11 Ağustos 2025’te ABD Büyükelçisi, Fener Rum Patrikhanesi’ni ziyaret etti ve başpapaza “Ekümenik” diye hitap etti. Bu ziyaret, sıradan bir diplomatik nezaket turu değildir; bu, Lozan’a meydan okumadır, Türkiye’nin egemenliğine aleni saygısızlıktır.
Lozan Antlaşması’nın 38-45. maddeleri ve 1923’te imzalanan Türk-Rum Nüfus Mübadelesi Sözleşmesi, bu makamın yalnızca İstanbul ve Gökçeada’daki Rum Ortodoks cemaatinin dinî ihtiyaçlarıyla sınırlı olduğunu açıkça yazar. Türkiye, laik bir hukuk devletidir; Vatikan benzeri bir “ekümenik” din devleti statüsü yoktur, olamaz.
ABD Büyükelçisi ise göreve geldiği günden beri diplomatik sınırlarını zorlayan, hatta aşan çıkışlar yapıyor. Osmanlı Millet Sistemi’ni hatırlatarak çok milletli bir yapıyı ima etmesi, İsrail’in bölgede ulus-devlet istemediğini söyleyerek üstü kapalı tehditler savurması ve şimdi de Patrikhane ziyareti… Hepsi aynı zincirin halkalarıdır.
Bu tavırlar tesadüf değildir. Türkiye’ye “siz bizim denetimimizde olmalısınız” mesajı verilmek isteniyor. Buna karşı susmak, gelecekte daha büyük müdahalelere kapı aralamaktır.

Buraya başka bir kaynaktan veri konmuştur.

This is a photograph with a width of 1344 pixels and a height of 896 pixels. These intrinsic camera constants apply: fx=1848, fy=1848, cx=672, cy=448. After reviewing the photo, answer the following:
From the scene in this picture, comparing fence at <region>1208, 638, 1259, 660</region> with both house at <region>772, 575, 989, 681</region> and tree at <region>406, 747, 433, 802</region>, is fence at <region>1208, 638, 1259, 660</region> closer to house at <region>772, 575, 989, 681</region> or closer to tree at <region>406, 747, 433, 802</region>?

Buradan açıkça soruyorum: Türkiye Cumhuriyeti, bağımsız bir devlet değil midir? Lozan hâlâ yürürlükte değil midir? O zaman bu ülkenin hukuki ve siyasi gerçeklerini yok sayan bir elçi, burada ne arıyor?
Dışişleri Bakanlığı, bu büyükelçi hakkında derhal işlem yapmalı, “istenmeyen kişi” ilan ederek sınır dışı etmelidir. Çünkü mesele sadece bir kelime (“Ekümenik”) değil, Türk milletinin egemenlik hakkına karşı yapılan açık bir saldırıdır.
Bu ülke ne manda ne sömürgedir. Burada geçerli olan tek irade, Türk milletinin iradesidir.